Freightliner Corp. displayed a Century Class S/T with a fuel cell auxiliary power unit for idle reduction. The fuel cell, manufactured by Xcellsis, powers all convenience items while the truck is parked, including the cab heater, air conditioner, television, stereo, refrigerator, microwave and coffee pot.
The system includes two Ballard fuel cell stacks as the auxiliary power unit. Hydrogen is pumped into the fuel cell from a tank mounted on the frame under the cab. When air is added, the hydrogen molecules become excited, splitting into a proton and an electron.
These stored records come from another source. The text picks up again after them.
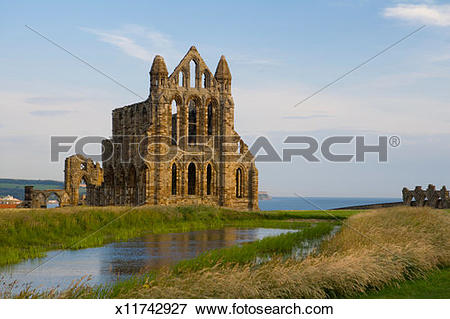 Picture of England, North Yorkshire, Whitby, Benedictine Abbey.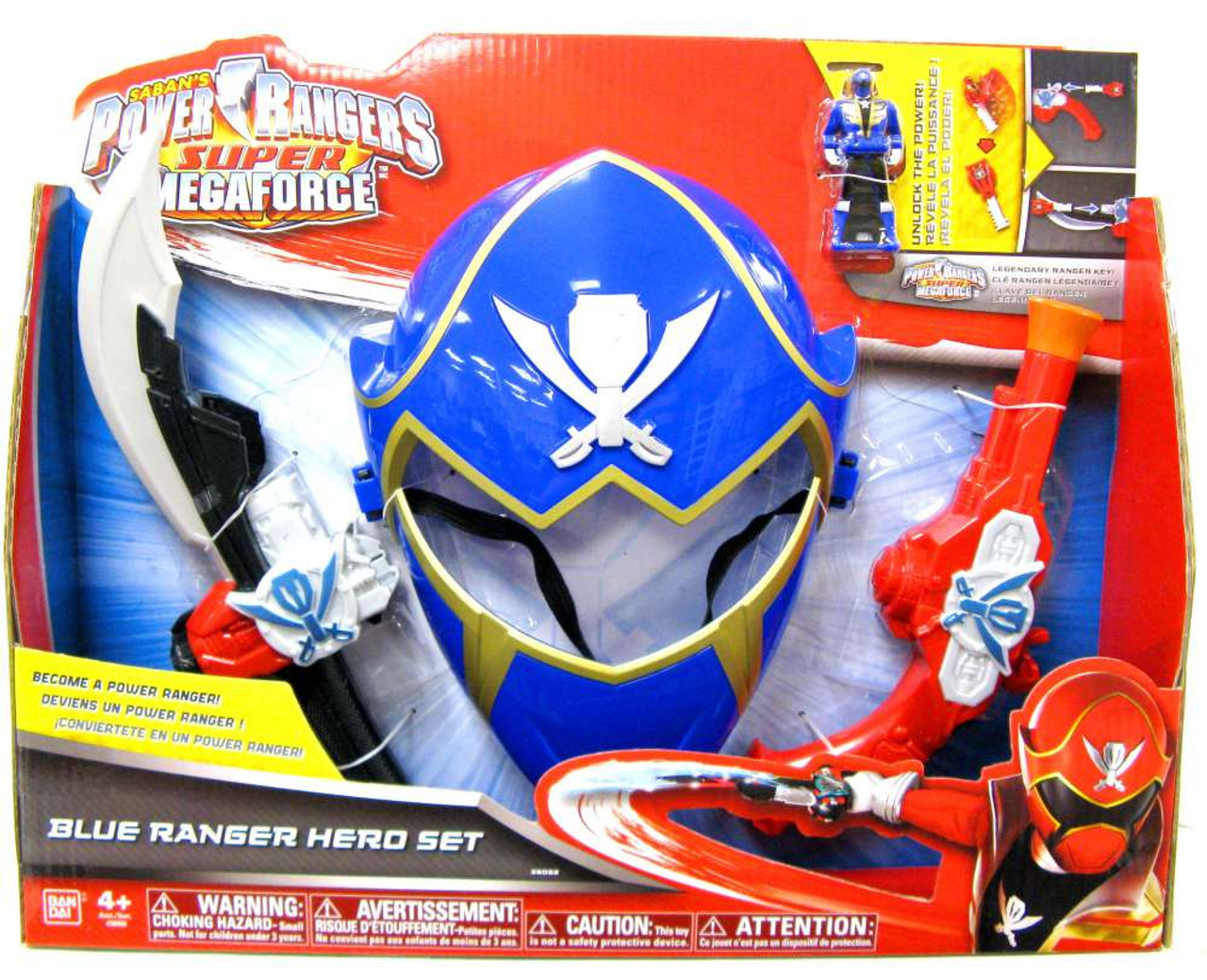 Power Rangers Super Megaforce Blue Ranger Hero Set Roleplay Toy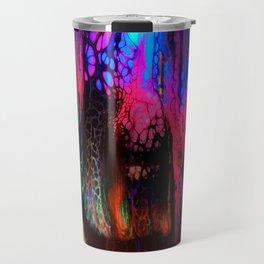 Acid Travel Mug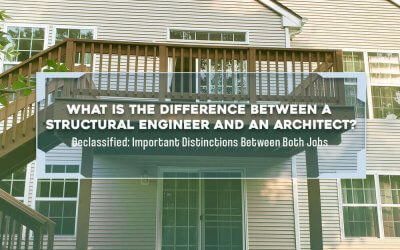 What is the Difference Between a Structural Engineer and an Architect?
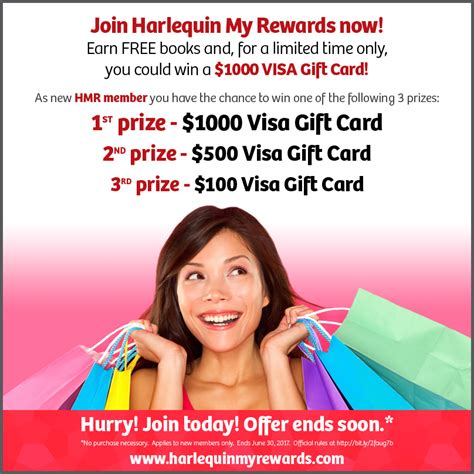Maybe you would like to learn more about one of these? Join Harlequin My Rewards and Win A $1000 Visa Gift Card! - Harlequin Ever After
A proton exchange membrane within the fuel cell allows the protons to pass through but not the electrons, building up a voltage within the cell. The system on the Freightliner demonstration truck delivers 1.4 kilowatts of 120 volts AC or 12 volts DC power through an 1,800-watt inverter.
Volvo Trucks North America displayed its technology truck featuring currently available idle reduction technologies such as charger/inverters for shore power and an electric heat and air conditioning system that does not require the truck’s engine power to operate. According to Volvo engineer Curtis Jacobson, lead electronics engineer for intelligent vehicle development, the company has installed more than 5,000 charger/inverters in the last few years. “There’s definitely a demand out there for ways to reduce idling,” he said. “Our goal is to heat and cool the sleeper cab without idling the engine.”
Frank Bio, Volvo director of marketing, noted Volvo engineers continue to reduce emissions from the company’s diesel engines. Speaking of the company’s recently announced V-Pulse injection technology, Bio said, “We take the heat generated by a diesel engine and use that heat to optimize performance and emissions controls.” An exhaust pressure governor reduces by half the fuel burned at idle, and allows quicker starts. Bio said the governor also helps reduce engine brake noise.
Michelin says the Challenge will move back to Europe next year, with plans to stage the event in North America again in 2003.